Sehubungan dengan hal tersebut, dinyatakan oleh Siadi sebagai
berikut:
“Dengar pendapat melibatkan lembaga pemerintah daerah baik itu dinas, SKPD atau BUMN daerah sebagai pelaksana kebijakan yang dikaji atau bisa juga pihak swasta yang mewakili pemerintah jika menyangkut proyek yang ditenderkan. Selain itu dilibatkan juga masyarakat baik dalam bentuk perorangan maupun kelompok jika indikasi penyimpangan kebijakan bersumber dari mereka. ”
Kriswiyanto menambahkan beberapa uraian berkaitan dengan
dengar pendapat sebagai berikut:
“Dalam tataran dengar pendapat yang dikaji bukan hanya informasi yang digali dari pelaksana kebijakan itu sendiri, misalnya dinas atau SKPD, tetapi juga pihak lain yang mungkin terlibat seperti perusahaan pemenang tender yang diatur dalam kebijakan. Pertimbangan dilaksanakannya dengar pendapat dapat bersumber dari komisi sendiri yaitu pandangan umum atau pengaduan masyarakat.”
Narasumber berikutnya menyatakan hal yang tidak jauh berbeda
dari kedua masukan narasumber sebelumnya. Andy menyatakan bahwa:
“Ada tiga pihak yang terlibat di dalamnya yaitu komisi, pelaksana kebijakan yang dalam hal ini pemerintah atau pihak yang mewakili, serta masyarakat. Informasi ketiga pihak tersebut menjadi bahan pertimbangan dalam tindakan pengawasan oleh komisi.”
Berdasarkan informasi tersebut, dengar pendapat dilaksanakan
sehubungan adanya pengaduan dari masyarakat secara tulisan maupun
81
lisan atau hasil pandangan umum Komisi terkait. Pelaksana acara
dengar pendapat adalah alat kelengkapan DPRD atau berdasarkan
pada permasalahan yang dihadapi, sehingga dapat dilaksanakan oleh
Pimpinan, Komisi atau alat kelengkapan dewan lainnya.
Dengar pendapat diadakan bersama-sama dengan instansi atau
lembaga terkait dan kelompok yang mewakili masyarakat
berhubungan dengan pokok bahasan yang diangkat.
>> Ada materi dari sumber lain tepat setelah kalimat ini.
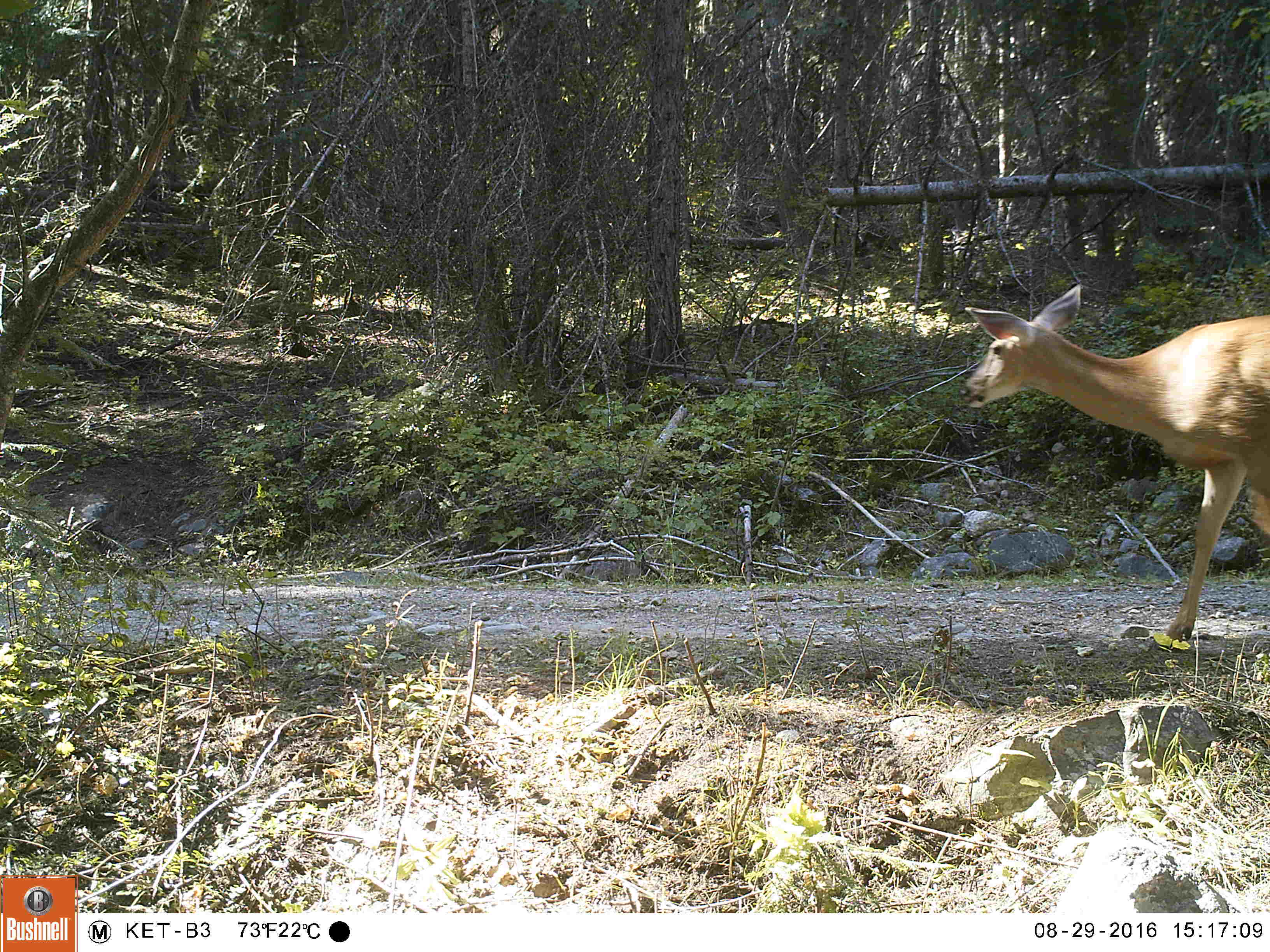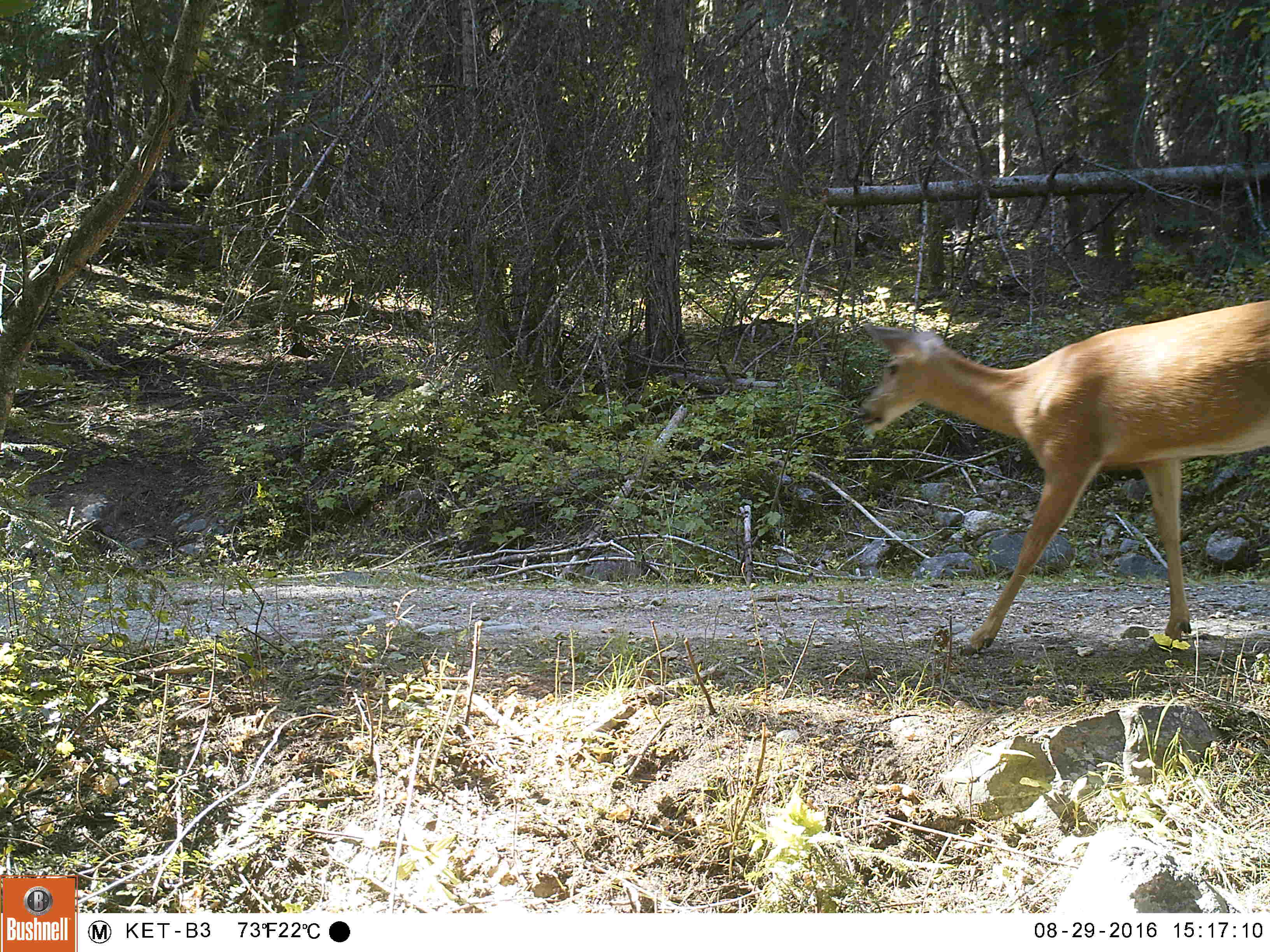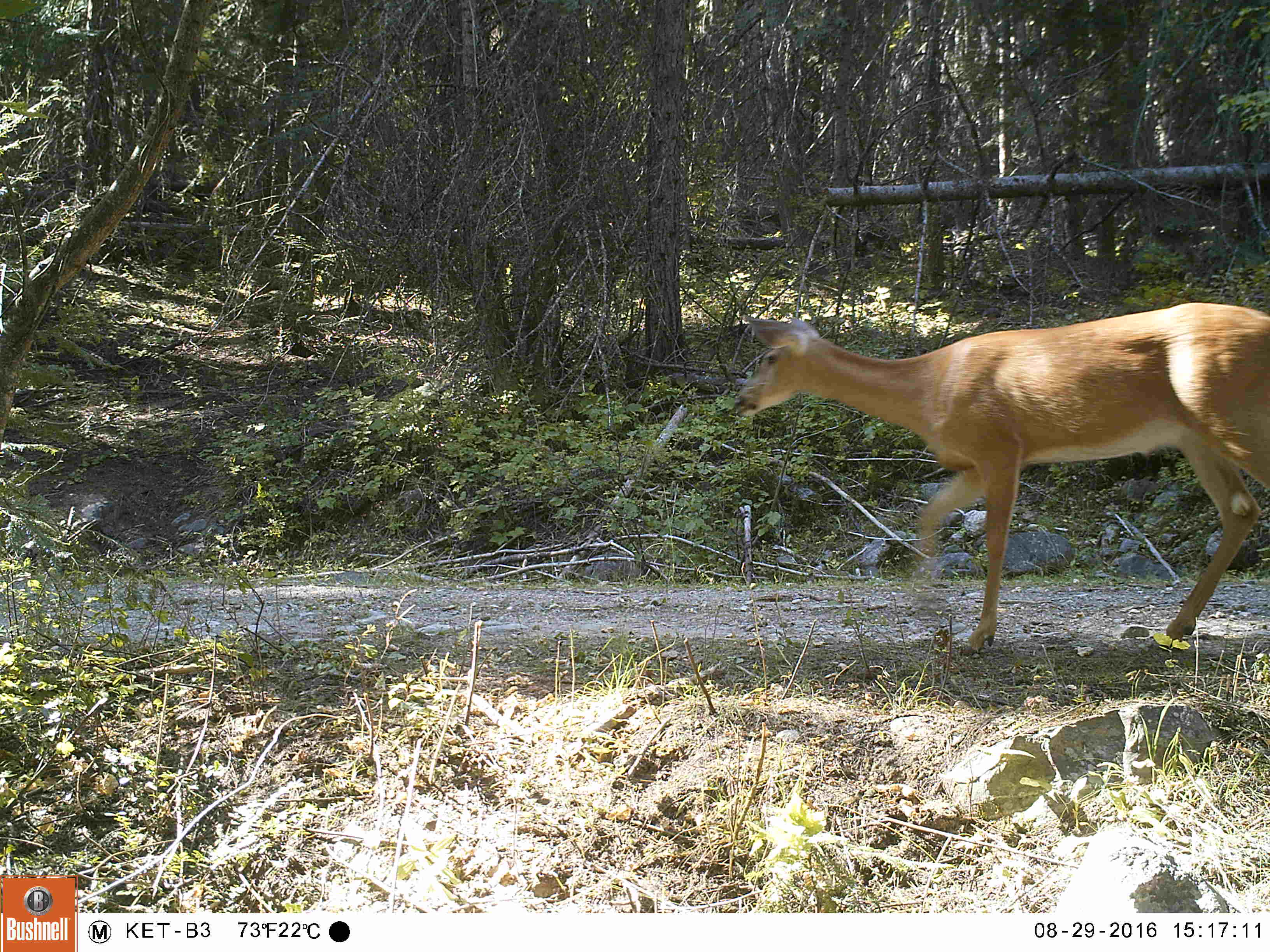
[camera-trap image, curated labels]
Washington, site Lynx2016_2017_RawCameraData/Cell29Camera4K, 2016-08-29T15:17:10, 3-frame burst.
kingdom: Animalia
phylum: Chordata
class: Mammalia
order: Artiodactyla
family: Cervidae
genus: Odocoileus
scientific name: Odocoileus virginianus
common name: white-tailed deer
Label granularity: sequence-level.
Demikian halnya
dengan pelaksanaan Peraturan Daerah, maupun Peraturan Bupati,
sebelum dilaksanakan kebijakan lain maka terlebih dahulu
dilaksanakan dengar pendapat.
2) Kunjungan Kerja
Kunjungan kerja adalah serangkaian kegiatan mengunjungi
suatu tempat di wilayah Kabupaten Malang. Kunjungan kerja ini
dilaksanakan setelah terlebih dahulu dilaksanakan acara dengar
pendapat maupun tanpa didahului acara dengar pendapat.
Informasi Siadi sehubungan dengan dilaksanakannya kunjungan
kerja adalah sebagai berikut:
“Kunjungan kerja tidak harus menjadi kelanjutan dari dengar pendapat. Artinya dengan atau tanpa dilaksanakannya dengar pendapat, kunjungan kerja dapat dilaksanakan jika itu memang diperlukan untuk menunjang kerja komisi. Tetapi pada umumnya kunjungan kerja yang dilakukan komisi di DPRD Kabupaten Malang menjadi tindak lanjut dari dengar pendapat.”
Kriswiyanto menambahkan:
“Hampir secara keseluruhan kunjungan kerja yang dilakukan Komisi terlebih dahulu diawali atau didasarkan pada kegiatan
82
dengar pendapat. Dengan demikian umumnya bersifat tindak lanjut. Tetapi dalam aturannya kunjungan kerja tidak harus didahului dengar pendapat, melainkan dapat dilakukan langsung jika jika dalam rapat kerja diputuskan untuk dilakukan”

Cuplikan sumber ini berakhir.